» QUOTED PASSAGE
Rejected by hostels for being blind, Rahul Deshmukh has opened digital libraries, computer classes and even a hostel that have benefited thousands of intellectually-challenged and visually-impaired students.

Once Forced to Sleep on Streets, Visually-Impaired Son of Farmer Has Educated 2,500+ Blind Students

Dusting away the leaves on the platform bench, Rahul Deshmukh placed his bag carefully on one side. It was quite cold that night, but the young student hoped that the police wouldn’t drive him away. All he needed was a good night’s rest. The hard bench, the dropping temperatures and a tight college schedule the following day could be managed if only he could sleep on the Pune railway station peacefully.

Every night that he spent on the station or the road would send Rahul spiralling down the same regret—if only he reached Pune a day earlier and confirmed his admission in the college hostel—he wouldn’t have to sleep on the railway station. The delay in coming from his hometown near Shirdi to Pune was due to a personal conflict.

» SOURCE MATERIAL
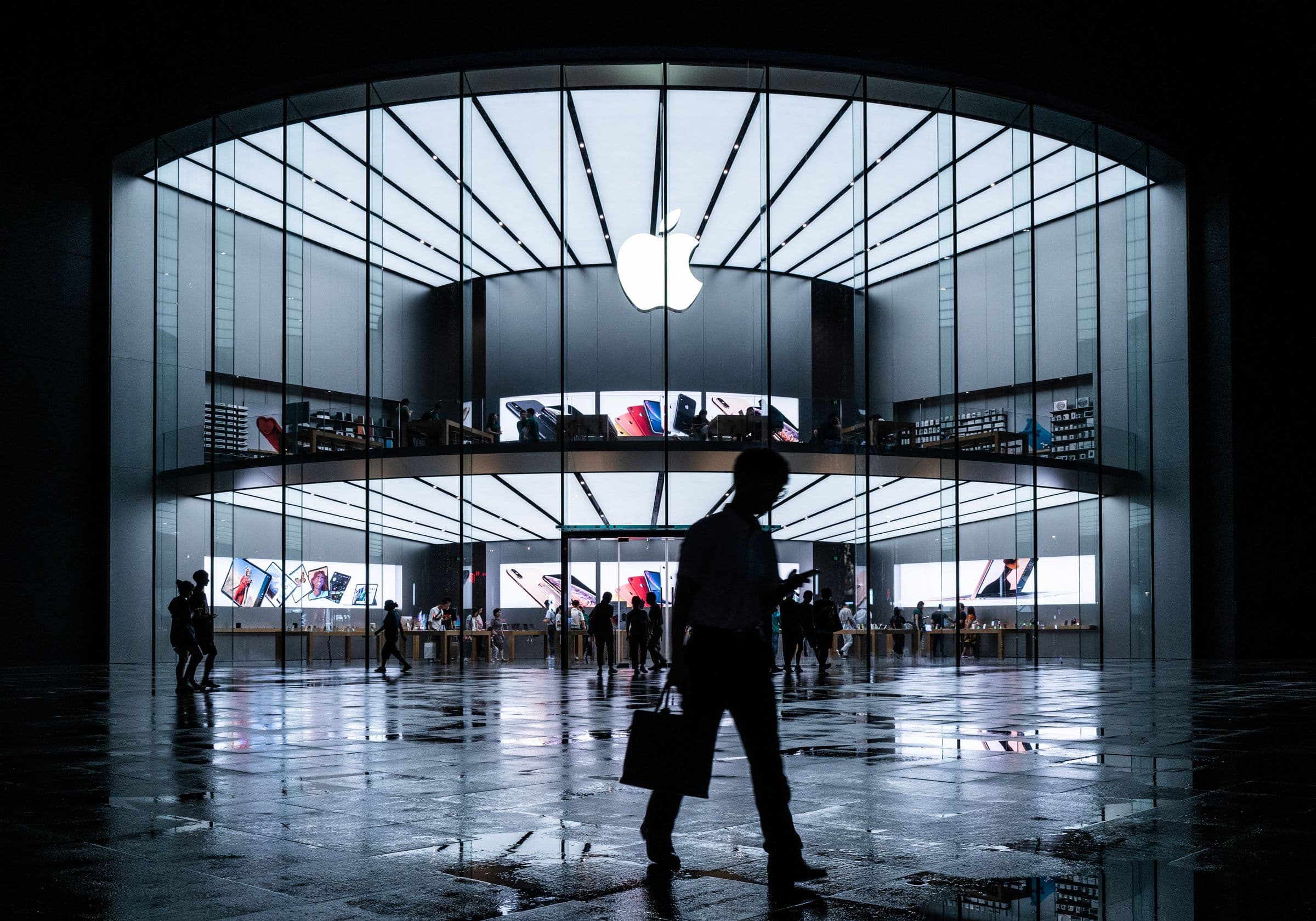 "Apple’s Hide My Email: The ultimate ‘don’t you love when your privacy exposes itself’ vibe 💀📧🔥 #Fail"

» TRY IT
From the Rahul Deshmukh article above, write out word for word the part that opens with "Dusting away the" and closes with "railway station peacefully.".

» RESPONSE AREA
Dusting away the leaves on the platform bench, Rahul Deshmukh placed his bag carefully on one side. It was quite cold that night, but the young student hoped that the police wouldn’t drive him away. All he needed was a good night’s rest. The hard bench, the dropping temperatures and a tight college schedule the following day could be managed if only he could sleep on the Pune railway station peacefully.